Dataset entries below:

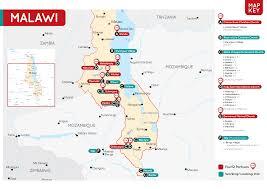 Malawi Map Maps Four12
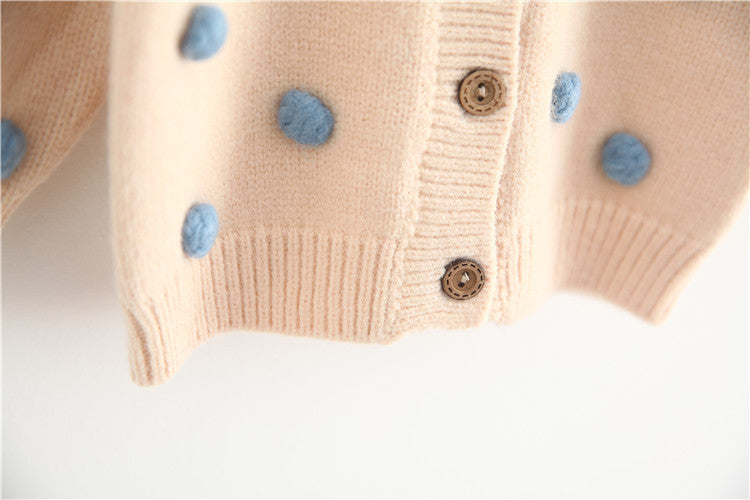 2021 Knitted Baby ClothesCardigan spring Winter Baby Knit Sweater wholesale - PrettyKid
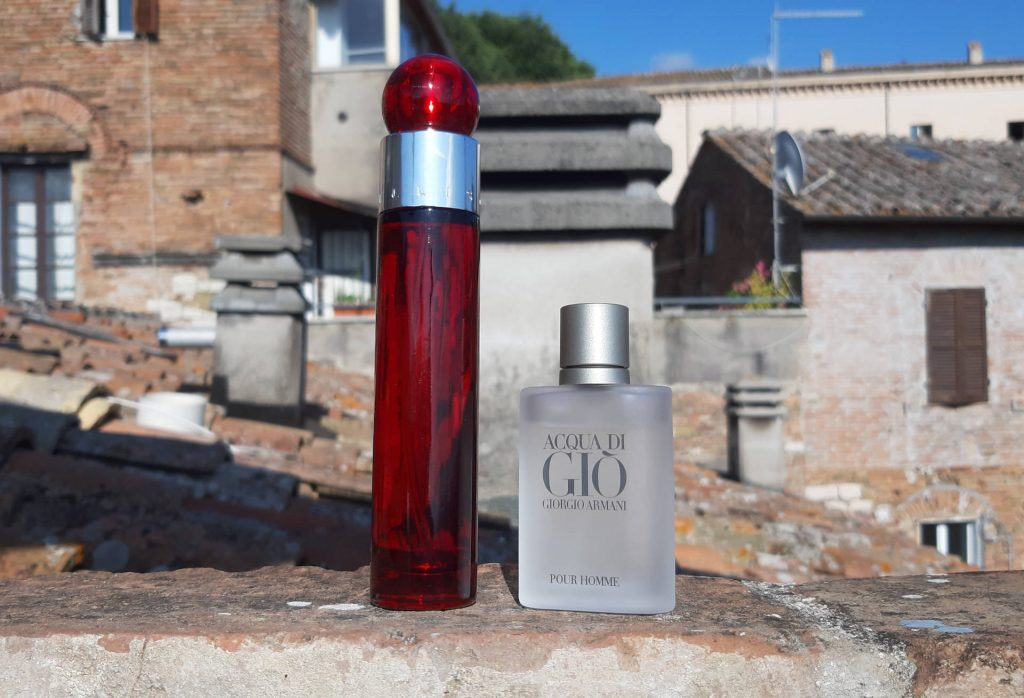 perry ellis 360 red vs acqua di giò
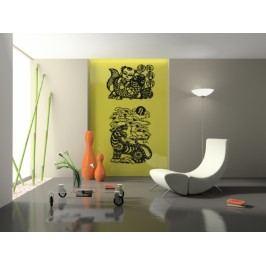 Čínské symboly 2 kusy - Samolepka na zeď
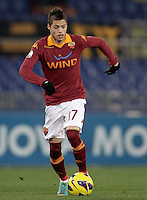 Calcio, ottavi di finale di Coppa Italia: Roma vs Atalanta. Roma, stadio Olimpico, 11 dicembre 2012..AS Roma forward Nico Lopez, of Uruguay, in action during their Italy Cup last-16 tie football match between AS Roma and Atalanta at Rome's Olympic stadium, 11 december 2012. .UPDATE IMAGES PRESS/Riccardo De Luca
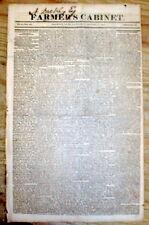 Best 1821 display headline newspaper INAUGURATION of US PRESIDENT JAMES MONROE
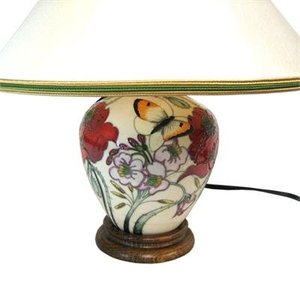 Moorcroft Pottery Moorcroft A Family Through Flowers Lamp L8/6 (w/ Shade)
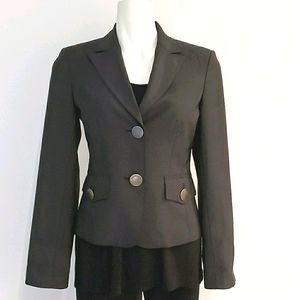 Sandra Angelozzi Black Blazer Jacket, Size 32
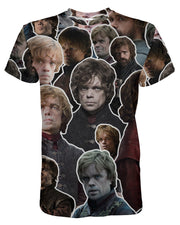 Tyrion Lannister printed all over in HD on premium fabric. Handmade in California.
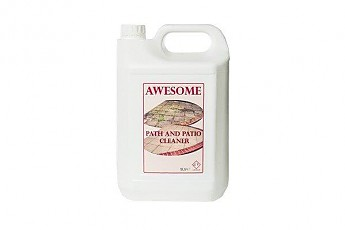 5ltr Awesome Path and Patio Cleaner - Click to Enlarge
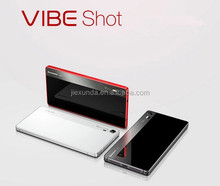 WHOLESALE Lenovo Vibe Shot / Z90-7 5 inch IPS TFT Screen Android 5.0 Phone MSM8939 Octa Core RAM 3G ROM 32G Dual SIM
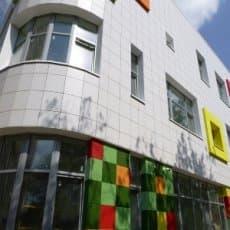 Образовательный центр Суббота готовится к открытию
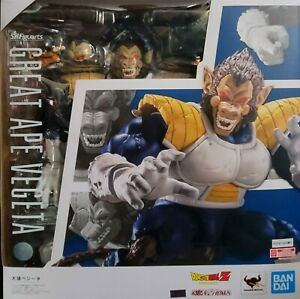 S.H. Figuarts Dragon Ball GREAT APE VEGETA Figure SH Figuarts In Stock!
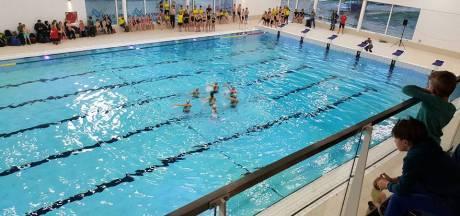 Zwembaden Tijenraan op zijn vroegst woensdag weer open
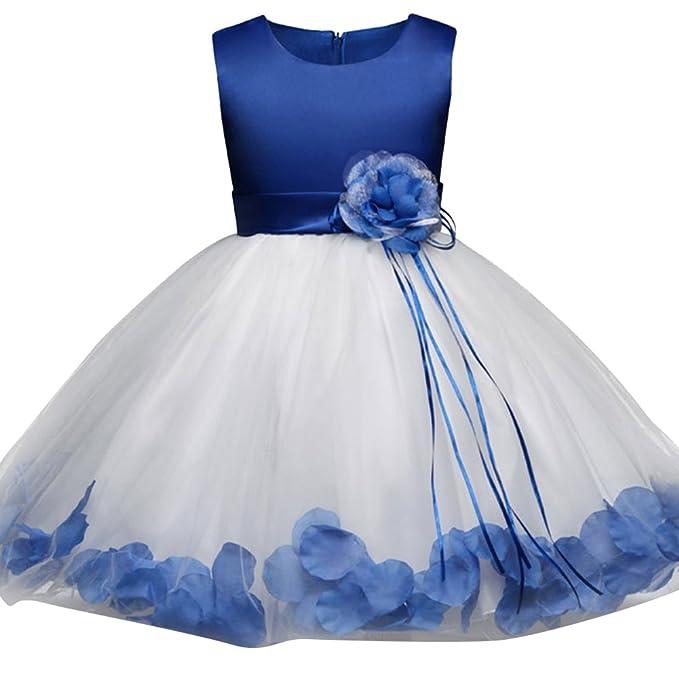 Vestido Elegante Boda Fiesta con Flores para Niña Vestido de Princesa para Chica Dama de Honor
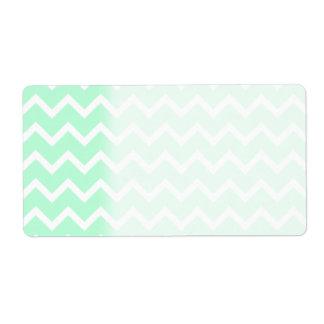Mint Green Zigzag Chevron Stripes. Shipping Label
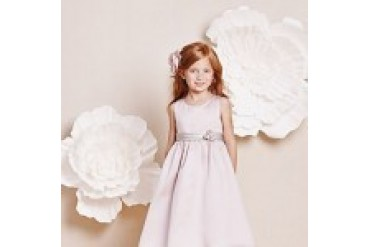 Alfred Angelo Flower Girl Dresses - Style 6672
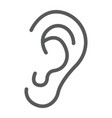human ear line icon anatomy and biology vector image vector image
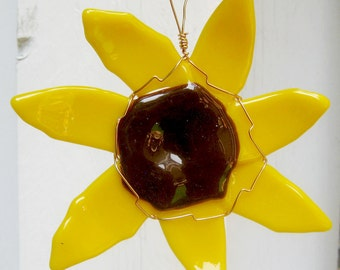 Abstract Yellow Sun Flower Fused Glass Sun Catcher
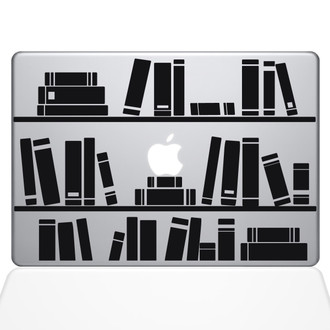 Bookshelf Library Macbook Decal Sticker Black
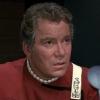 William Shatner (89) wil terugkeren als Captain Kirk in nieuwe 'Star Trek'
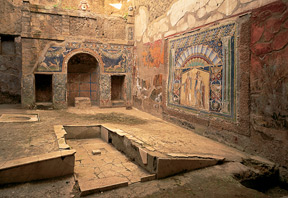 The Excavations of Herculaneum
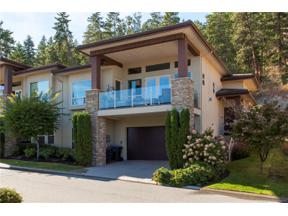 Property for sale at #2 2493 Casa Palmero Drive,, West Kelowna,  British Columbia V1Z4C6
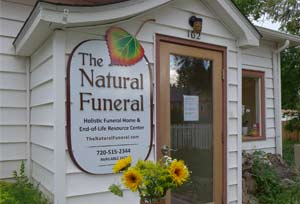 the natural funeral longmont co funeral home and cremations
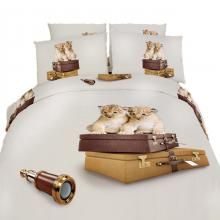 Duvet cover set Luxury Queen bedding Dolce Mela DM484Q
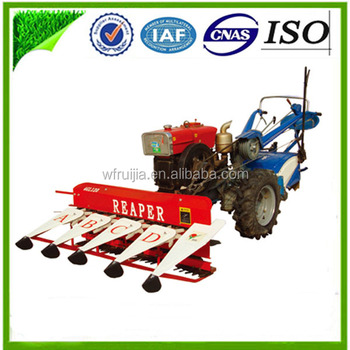 China Supplier 15/18/20/22hp Small Tiller Agricultural Machine ...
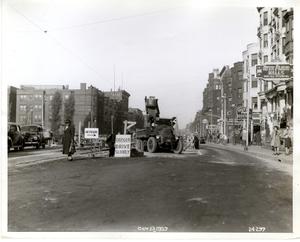 Track removal work on Huntington Avenue, Boston, Mass., Oct. 13, 1939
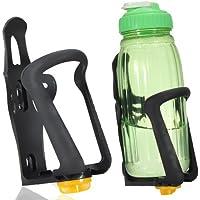 FamilyMall - Soporte de bidón para bicicleta (ajustable)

End of Dataset entries.

▶ **Exercise description**
A faithful copy is needed: reproduce all of the data above, leaving the pictures out.

▶ **Written response**
 Malawi Map Maps Four12
 2021 Knitted Baby ClothesCardigan spring Winter Baby Knit Sweater wholesale - PrettyKid
 perry ellis 360 red vs acqua di giò
 Čínské symboly 2 kusy - Samolepka na zeď
 Calcio, ottavi di finale di Coppa Italia: Roma vs Atalanta. Roma, stadio Olimpico, 11 dicembre 2012..AS Roma forward Nico Lopez, of Uruguay, in action during their Italy Cup last-16 tie football match between AS Roma and Atalanta at Rome's Olympic stadium, 11 december 2012. .UPDATE IMAGES PRESS/Riccardo De Luca
 Best 1821 display headline newspaper INAUGURATION of US PRESIDENT JAMES MONROE
 Moorcroft Pottery Moorcroft A Family Through Flowers Lamp L8/6 (w/ Shade)
 Sandra Angelozzi Black Blazer Jacket, Size 32
 Tyrion Lannister printed all over in HD on premium fabric. Handmade in California.
 5ltr Awesome Path and Patio Cleaner - Click to Enlarge
 WHOLESALE Lenovo Vibe Shot / Z90-7 5 inch IPS TFT Screen Android 5.0 Phone MSM8939 Octa Core RAM 3G ROM 32G Dual SIM
 Образовательный центр Суббота готовится к открытию
 S.H. Figuarts Dragon Ball GREAT APE VEGETA Figure SH Figuarts In Stock!
 Zwembaden Tijenraan op zijn vroegst woensdag weer open
 Vestido Elegante Boda Fiesta con Flores para Niña Vestido de Princesa para Chica Dama de Honor
Mint Green Zigzag Chevron Stripes. Shipping Label
 Alfred Angelo Flower Girl Dresses - Style 6672
human ear line icon anatomy and biology vector image vector image
 Abstract Yellow Sun Flower Fused Glass Sun Catcher
 Bookshelf Library Macbook Decal Sticker Black
 William Shatner (89) wil terugkeren als Captain Kirk in nieuwe 'Star Trek'
 The Excavations of Herculaneum
 Property for sale at #2 2493 Casa Palmero Drive,, West Kelowna,  British Columbia V1Z4C6
 the natural funeral longmont co funeral home and cremations
 Duvet cover set Luxury Queen bedding Dolce Mela DM484Q
 China Supplier 15/18/20/22hp Small Tiller Agricultural Machine ...
 Track removal work on Huntington Avenue, Boston, Mass., Oct. 13, 1939
 FamilyMall - Soporte de bidón para bicicleta (ajustable)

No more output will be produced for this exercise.